Le Ghana a choisi de payer. Et de payer vite. En 2025, le gouvernement de John Dramani Mahama a mobilisé environ 1,47 milliard de dollars pour assainir un secteur de l’énergie miné par les dettes, les impayés chroniques et une perte progressive de crédibilité internationale.
À l’arrivée du nouveau pouvoir en janvier 2025, la
situation est critique. Depuis plusieurs années, l’État accumule des arriérés
sur le paiement du gaz utilisé pour produire l’électricité. Les principaux
fournisseurs, ENI et Vitol, opérateurs du champ offshore Sankofa (OCTP), ne
sont plus payés régulièrement. La conséquence est lourde : la garantie
partielle de risque de la Banque mondiale, d’un montant de 500 millions de
dollars, est entièrement consommée.
Cette garantie, mise en place en 2015, avait pourtant
joué un rôle central dans l’attractivité du Ghana. Selon la Banque mondiale,
elle avait permis de sécuriser près de 8 milliards de dollars d’investissements
privés dans le cadre du projet gazier Sankofa, l’un des plus structurants du
pays. Son épuisement est perçu comme un échec de gouvernance et un
avertissement sévère envoyé aux investisseurs.
Face à ce risque systémique, le gouvernement change de
méthode. Avant la fin de l’année 2025, 597,15 millions de dollars, intérêts
inclus, sont intégralement remboursés à la Banque mondiale. La garantie est
ainsi reconstituée à 100 %. Pour Accra, l’objectif est clair : restaurer la
confiance des partenaires financiers et signaler un retour à la discipline
budgétaire.
Dans le même temps, l’État règle l’ensemble des
factures de gaz en souffrance auprès d’ENI et de Vitol, pour un montant estimé
à 480 millions de dollars. Le Ghana se remet ainsi à jour sur ses obligations
contractuelles dans la production d’électricité.
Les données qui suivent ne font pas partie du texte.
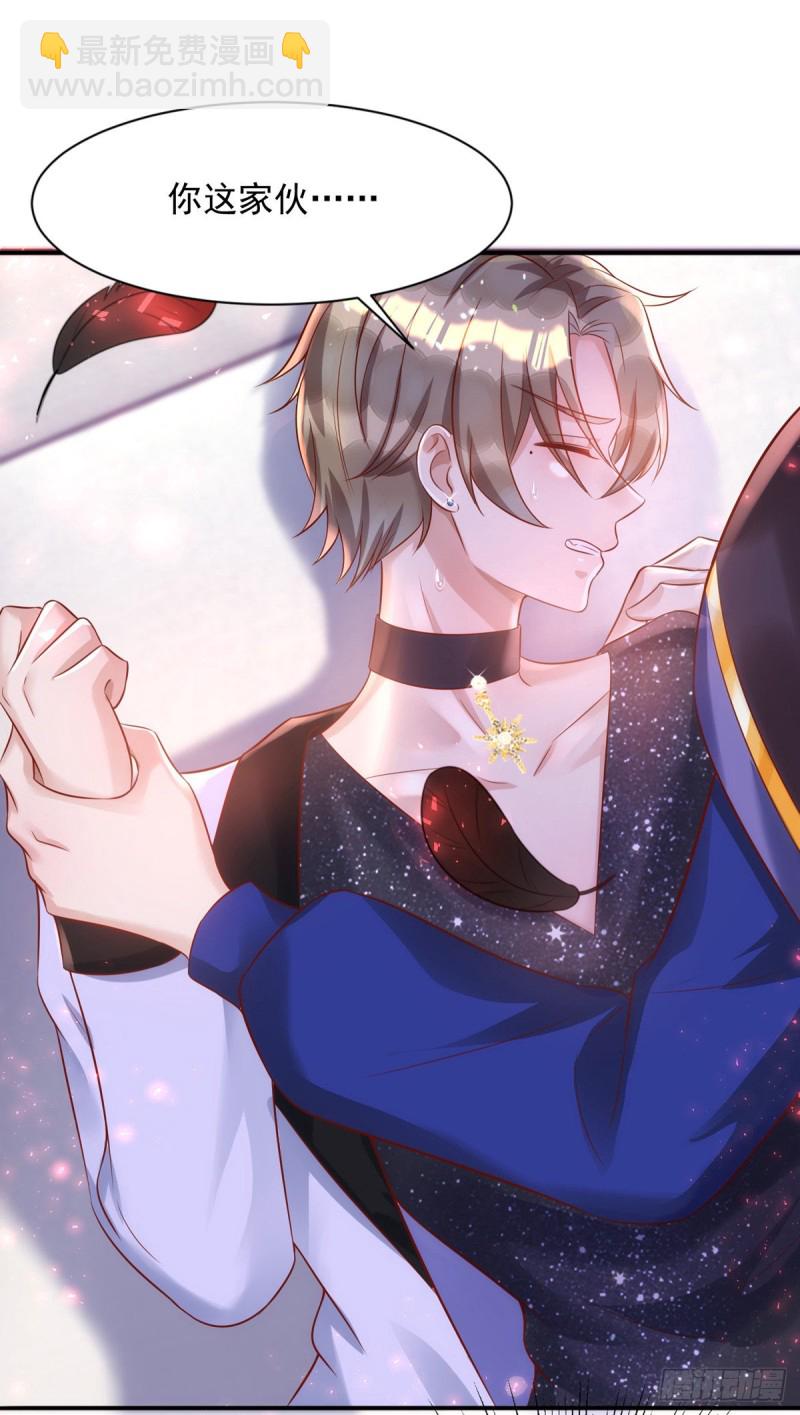 狩受不親 - 第29話 重訂契約 - 6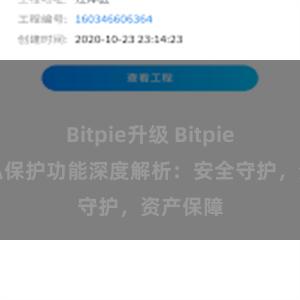 Bitpie升级 Bitpie钱包隐私保护功能深度解析：安全守护，资产保障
Des dispositions budgétaires
sont également prévues pour éviter un retour aux impayés.
Mais le chantier ne s’arrête pas là. Le gouvernement
s’attaque aussi aux dettes héritées vis-à-vis des producteurs indépendants
d’électricité. En 2025, près de 393 millions de dollars sont versés à des
opérateurs majeurs du secteur, dont Karpowership, Sunon Asogli, Cenpower ou
AKSA Energy. Parallèlement, les contrats de production sont renégociés afin
d’améliorer le rapport coût-efficacité pour l’État.
Cette stratégie financière s’inscrit dans une vision
plus large. En renforçant le dialogue avec Tullow Oil et les partenaires du
champ Jubilee, les autorités cherchent à augmenter la production nationale de
gaz. L’enjeu est double : sécuriser l’approvisionnement électrique et réduire
la dépendance aux carburants liquides, plus coûteux pour l’économie.
Pour le ministère ghanéen des Finances, l’effort est
considérable. Mais il est assumé comme un investissement. Comme le rappelle
régulièrement la Banque mondiale dans ses rapports sur l’énergie en Afrique, «
la viabilité financière du secteur est une condition préalable à une croissance
industrielle durable ».
En réglant ses dettes énergétiques, le Ghana fait plus
que stabiliser son réseau électrique. Il tente de réparer un actif invisible
mais crucial : la confiance. Dans une économie mondialisée, c’est souvent elle
qui coûte le plus cher lorsqu’elle disparaît.